_Page extract_.
------------
WILSON: You have to consider
the impact of nuclear power on our carbon emissions targets. And you then
have to say that if you allow the nuclear industry to run down in this
country as some people would wish to see, but the implication of that is
that you become more dependent on gas, and you have to recognise that by
2020 we'd be seventy per cent dependent on gas, ninety per cent of which
would be imported.
RUDDOCK: I think regarding
nuclear energy as a clean source of energy is a real misnomer. Yes, it
doesn't produce CO2 emissions, but it produces radio active emissions all
the time both into the air, and into the sea. We now have a Irish Sea
which is terribly polluted with radiation as a result of the Sellafield
operations. So it continues to produce emissions whenever it's operating,
and even more seriously there is this enormous legacy of nuclear waste,
much of which is highly radioactive, will be there for thousands of years.
------------
_What to work on_.
**1)** In the nuclear power debate, which operations does Ruddock say have left the Irish Sea polluted with radiation?
**2)** Continue the nuclear power debate from the point where it stops.
------------
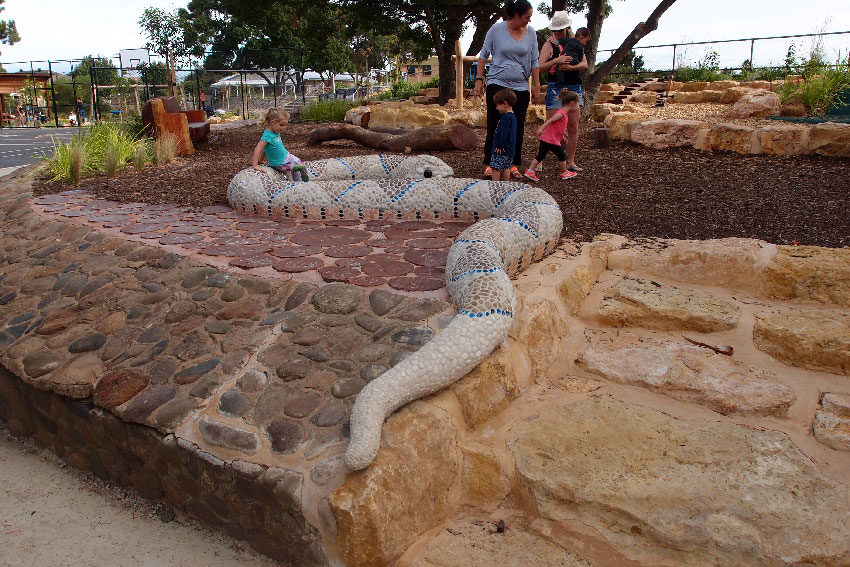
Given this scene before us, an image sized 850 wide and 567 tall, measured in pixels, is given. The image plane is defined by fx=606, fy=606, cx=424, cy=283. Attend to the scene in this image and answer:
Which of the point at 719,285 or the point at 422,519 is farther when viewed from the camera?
the point at 719,285

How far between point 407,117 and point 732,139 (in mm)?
5628

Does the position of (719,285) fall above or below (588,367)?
above

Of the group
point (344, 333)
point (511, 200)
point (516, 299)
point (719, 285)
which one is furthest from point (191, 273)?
point (719, 285)

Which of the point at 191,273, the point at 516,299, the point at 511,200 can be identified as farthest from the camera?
the point at 511,200

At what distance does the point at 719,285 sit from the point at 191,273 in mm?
3220

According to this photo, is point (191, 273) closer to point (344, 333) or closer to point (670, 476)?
point (344, 333)

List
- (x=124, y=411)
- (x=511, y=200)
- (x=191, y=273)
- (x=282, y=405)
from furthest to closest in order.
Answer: (x=511, y=200) < (x=191, y=273) < (x=124, y=411) < (x=282, y=405)

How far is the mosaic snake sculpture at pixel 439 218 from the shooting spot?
8.09ft

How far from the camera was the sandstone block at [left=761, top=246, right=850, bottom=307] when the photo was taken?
11.2 feet

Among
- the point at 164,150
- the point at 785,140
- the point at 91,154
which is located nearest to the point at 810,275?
the point at 785,140

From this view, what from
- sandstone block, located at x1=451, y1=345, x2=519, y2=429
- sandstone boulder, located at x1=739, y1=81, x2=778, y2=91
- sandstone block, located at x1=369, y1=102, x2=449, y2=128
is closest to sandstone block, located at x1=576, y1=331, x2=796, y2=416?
sandstone block, located at x1=451, y1=345, x2=519, y2=429

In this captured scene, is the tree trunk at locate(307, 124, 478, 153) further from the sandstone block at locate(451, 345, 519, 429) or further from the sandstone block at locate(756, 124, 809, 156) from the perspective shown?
the sandstone block at locate(451, 345, 519, 429)

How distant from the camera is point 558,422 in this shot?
2820 millimetres

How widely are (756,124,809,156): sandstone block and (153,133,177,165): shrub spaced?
23.6 ft
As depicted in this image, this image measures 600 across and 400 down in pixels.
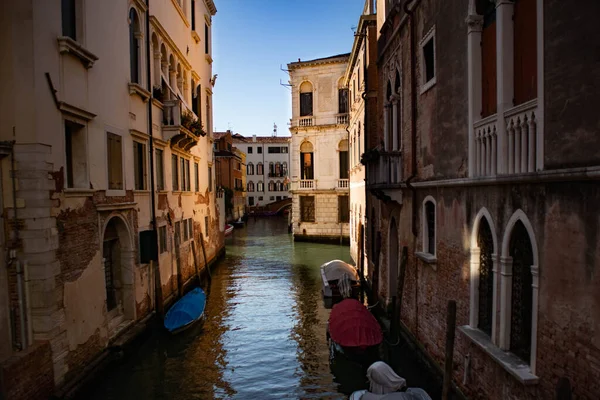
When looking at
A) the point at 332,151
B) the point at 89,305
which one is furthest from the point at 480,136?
the point at 332,151

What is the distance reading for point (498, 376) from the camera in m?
4.96

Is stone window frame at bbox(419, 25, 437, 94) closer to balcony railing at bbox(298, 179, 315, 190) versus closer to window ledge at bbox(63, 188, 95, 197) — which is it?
window ledge at bbox(63, 188, 95, 197)

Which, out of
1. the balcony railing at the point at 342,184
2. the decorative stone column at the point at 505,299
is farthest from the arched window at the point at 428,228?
the balcony railing at the point at 342,184

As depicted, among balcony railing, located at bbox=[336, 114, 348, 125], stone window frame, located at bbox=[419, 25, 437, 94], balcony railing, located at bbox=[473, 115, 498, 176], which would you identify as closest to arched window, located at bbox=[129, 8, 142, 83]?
stone window frame, located at bbox=[419, 25, 437, 94]

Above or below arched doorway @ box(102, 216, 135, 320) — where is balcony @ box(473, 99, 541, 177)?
above

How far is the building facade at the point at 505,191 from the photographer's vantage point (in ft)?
Result: 12.0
------------
_Answers by task_.
**1)** The Sellafield operations.

**2)**
DIGNAN: The government says
a new generation of nuclear power stations would create less radioactive
waste, yet the cost of nuclear-produced electricity is higher than energy
from gas, so ministers are considering a carbon tax on gas and coal. They
might even force the power generators to buy more of their supplies from
nuclear - or will they be really radical?
HELM: Either the government
says, well, we're not going to have nuclear power, we're not going to build
any more nuclear power stations, we're just going to look after handling
the waste of what we've got at the moment. Then they have to get really
radical about renewables, about energy efficiency and about a host of other
ancillary policies, changing the grids, the distribution systems, and the
price will go up a lot. Or they say we really do mean nuclear power, in
which case they ought to build several of them because one on its own is
incredibly expensive.
RUDDOCK: I think the government
needs to make a hard political decision, and that decision is not to go
for new nuclear build. If they go for new nuclear build, I fear that they
won't put sufficient support and sufficient resources, sufficient incentives
behind developing renewables. So, it is that decision more than anything
else I think, that is the key to developing renewables.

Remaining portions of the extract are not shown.